The person will find it difficult to relax and calm down. The interpretation of their anxiety and unpleasant feelings will in turn reinforce more anxiety. Severe anxiety and panic will interfere with the person’s role of functioning and daily living as it did with this client. She could not do any of her own shopping or engage in any of her hobbies due to lack of concentration and also could not engage in employment. A consistently sensitised body will eventually become mentally and physically exhausted which prevents activity and decreases esteem (Weekes 1995).
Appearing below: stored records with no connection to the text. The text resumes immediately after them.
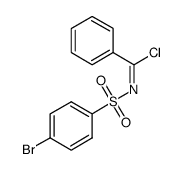 4-溴-N-(氯苯基亚甲基)-苯磺酰胺结构式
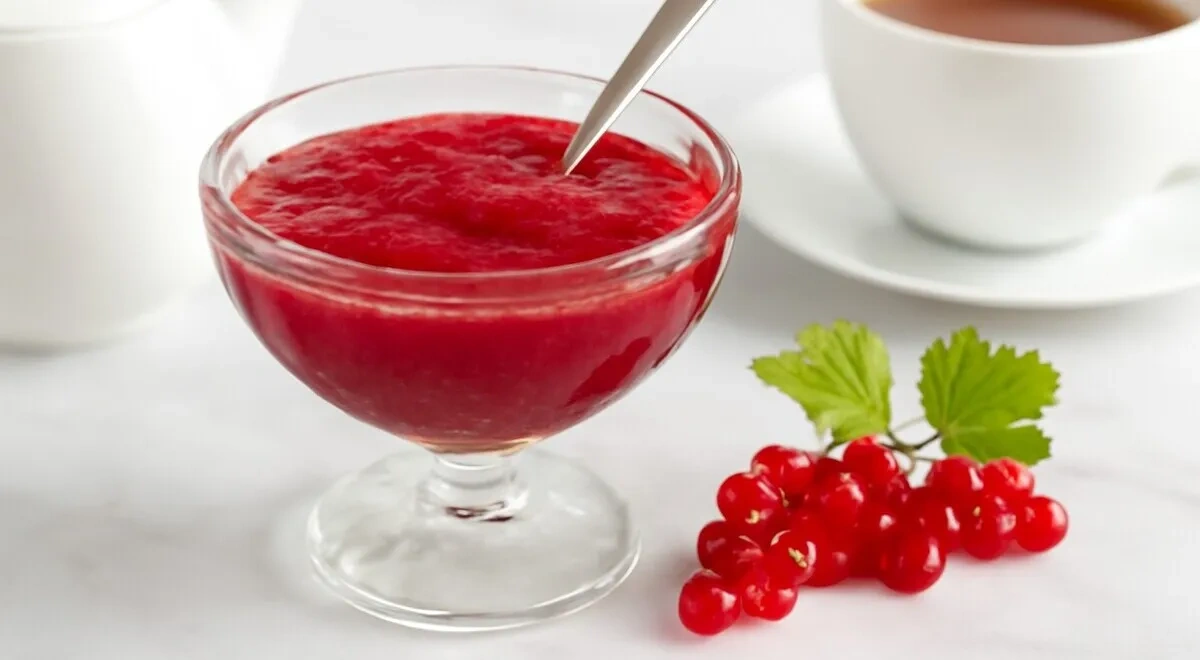 Красная смородина, перетертая с сахаром на зиму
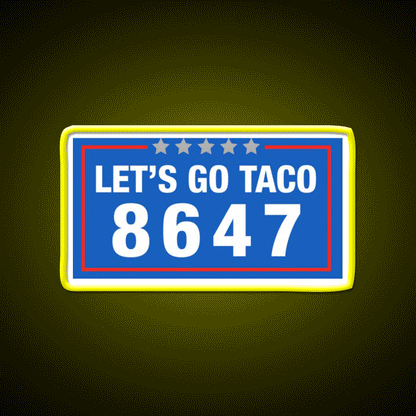 Lets Go Taco Retro Vintage Lets Go Taco Led Neon Sign Rgb Color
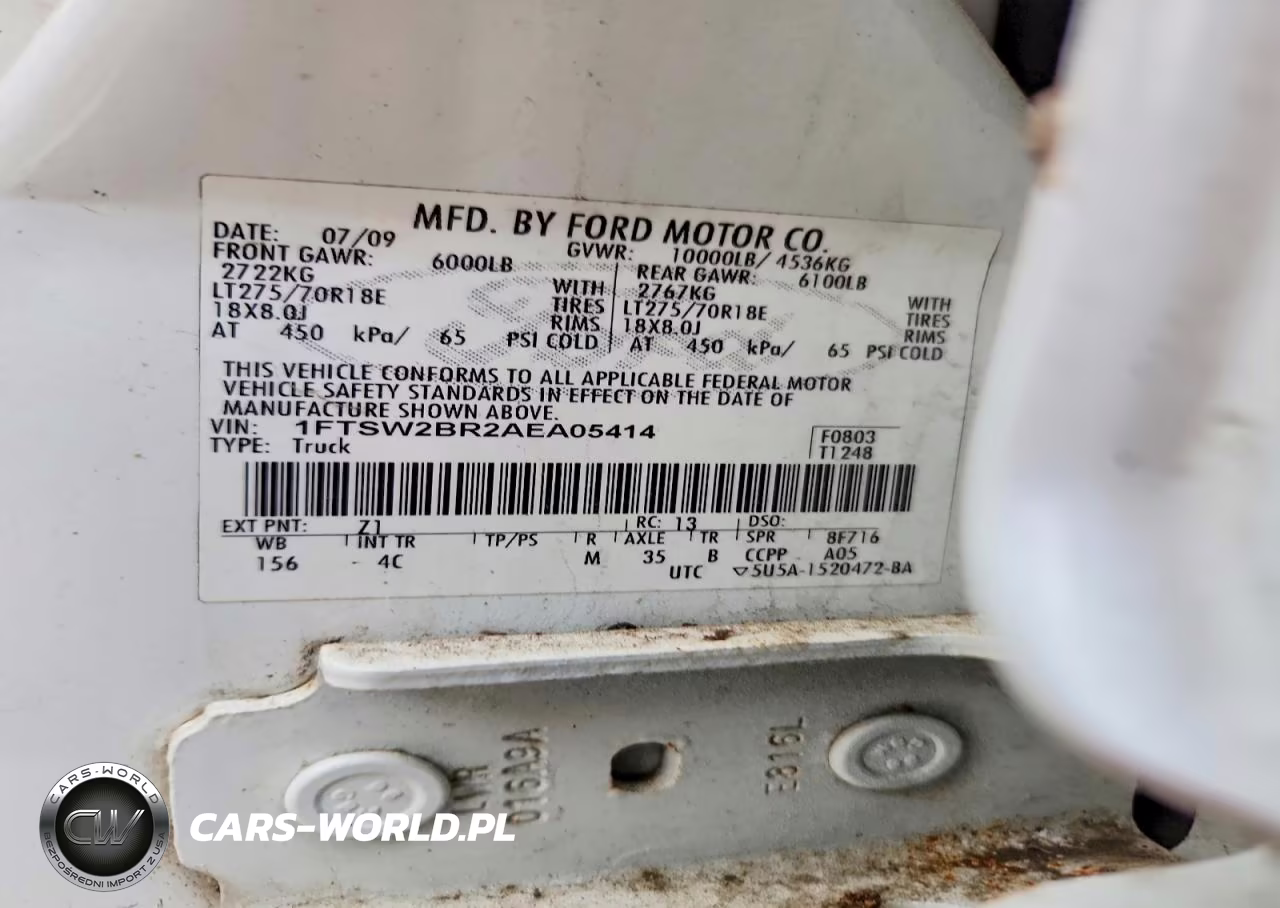 2010 Ford F250 Super Duty VIN:1FTSW2BR2AEA05414 - 12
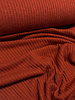 rust - cotton knitted with rib - beautiful shape-retaining fabric
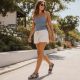 7. Women's leather sandals with velcro, navy blue, Rieker 65964-12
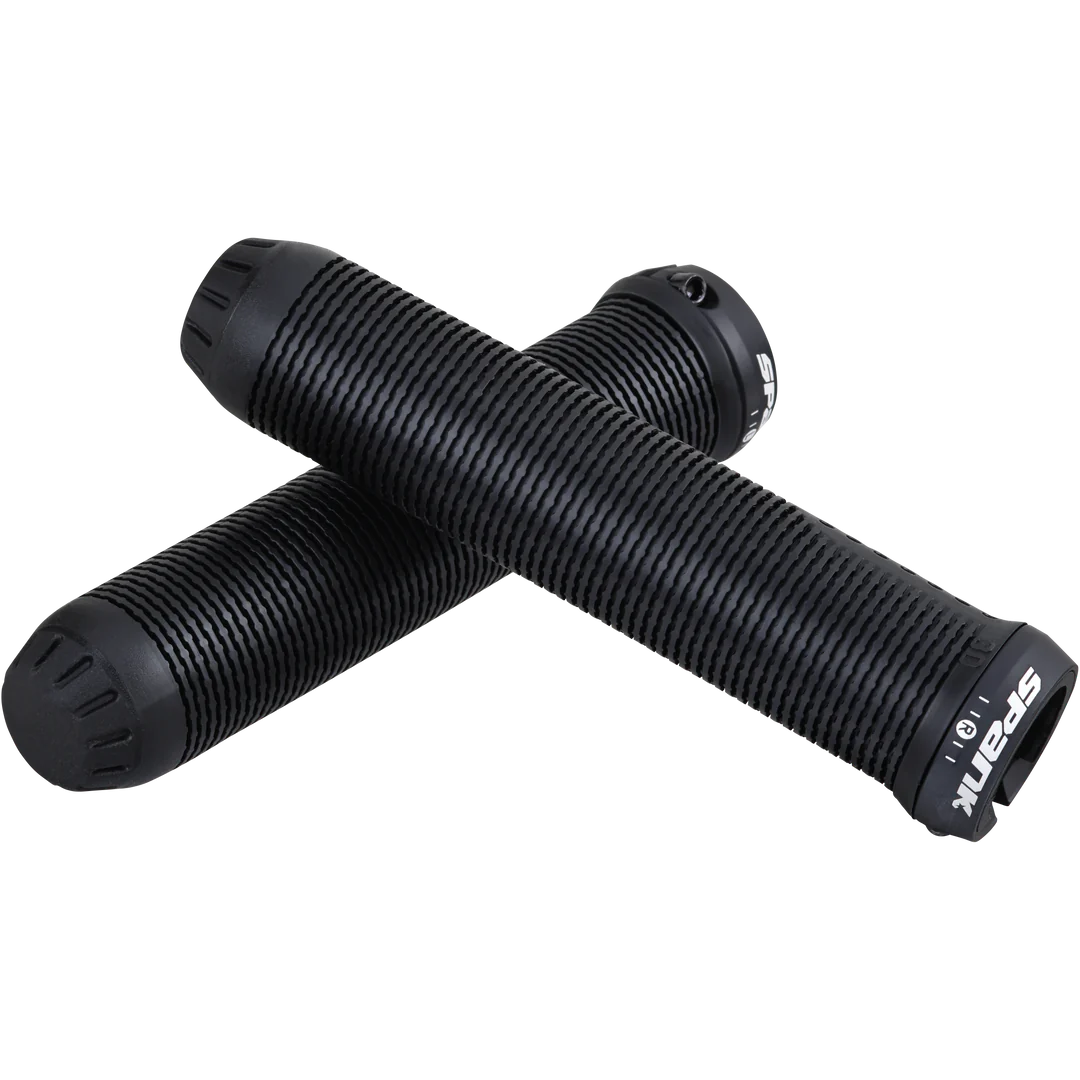 Spank Spike Grip 30 - Premium Bike Handlebar Grips for Mountain & Road Bikes - Non-Slip Comfortable Cycling Accessories for Men Women - Perfect for Trail Riding, Commuting & Urban Cycling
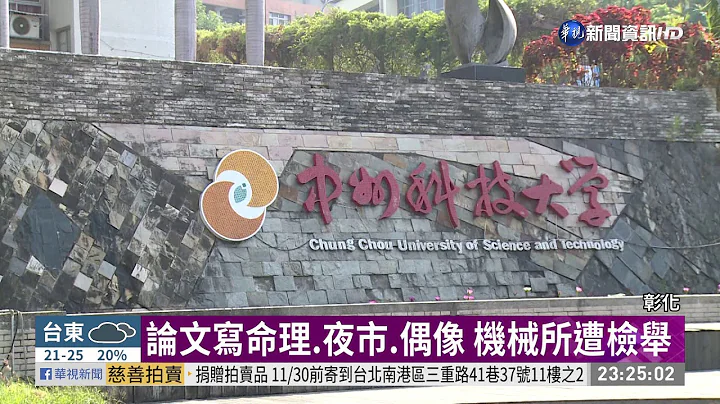 機械所論文談命理? 遭批野雞大學化 | 華視新聞 20191118 - 天天要聞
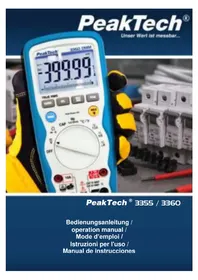 Notice PeakTech P3360 Multímetro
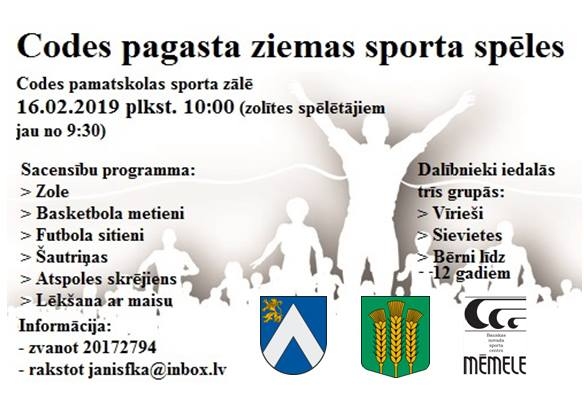 Codes pagasta ziemas sporta spēles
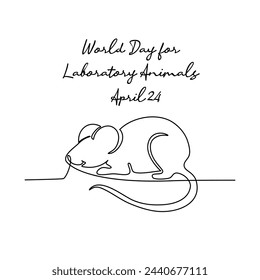 line art of World Day for Laboratory Animals good for World Day for Laboratory Animals celebrate. line art. illustration.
It was important for the client to be taught the facts because then the client can begin to recognise when she feels anxious and also can realise that it is a normal reaction to stress (Wilson and Kneisl 1996). The client and myself would sit in comfortable chairs and think of a place we associated with being relaxed and peaceful environment, for example, in the farm or beach, then we would imagine ourselves in the peaceful surroundings again.
This technique is based on the rationale that muscle tension is the body’s response to anxiety. Muscular tension increases the feeling of anxiety and reinforces it. Deep muscle relaxation decreases the tension and blocks the anxiety. It aims to decrease the pulse rate and respiratory rate, blood pressure and perspiration, which are both heightened in anxiety. (Wilson and Kneisl 1996). As the client experienced those feelings the technique seemed relevant to attempt to alleviate the uncomfortable feelings.
So graded exposure and relaxation techniques are highly effective when combined together to alleviate fears and phobias. The principles of the treatment are to substitute a response that is incompatible with anxiety, that is, relaxation. It is difficult to be anxious and relaxed all the same time. (Atkinson 1993). Before we begin the exposure and relaxation, the client could not even make it as far as the front step outside her front door. By the time the exposure therapy was undergoing she began to gradually improve until more comfortable with going outside. She was far from cured but she was gradually becoming more confident when been exposed.
Current research on behaviour therapy supports it as a treatment for agoraphobia. For example; “Behavioural treatment based on exposure and can provide lasting relief to the majority of patients. (Giovanne et al 1995 p 87). The education I engaged in with a client regarding relaxation techniques and the biology of anxiety could be said but to be health prolonging. We were trying to work together to empower the clients to make her own decisions about her treatment based on the knowledge of her illness. Once she understood her illness she could begin to make health choices. This education may affect her perception of her illness.
Perceived health stresses play a role in the frequency of health promotion behaviour (Pencle 1987). Before we began the therapies the client had a very negative opinion of herself and her abilities, this affected her self-esteem and therefore her experiences of well being. Therefore this affected her perceptions of her illness. Through education, knowledge and practice the client began to fill more positive and began making more decisions about her health and treatment. These examples of decision-making could then be reinforced to her to emphasise the value of good health. (Pender 1987).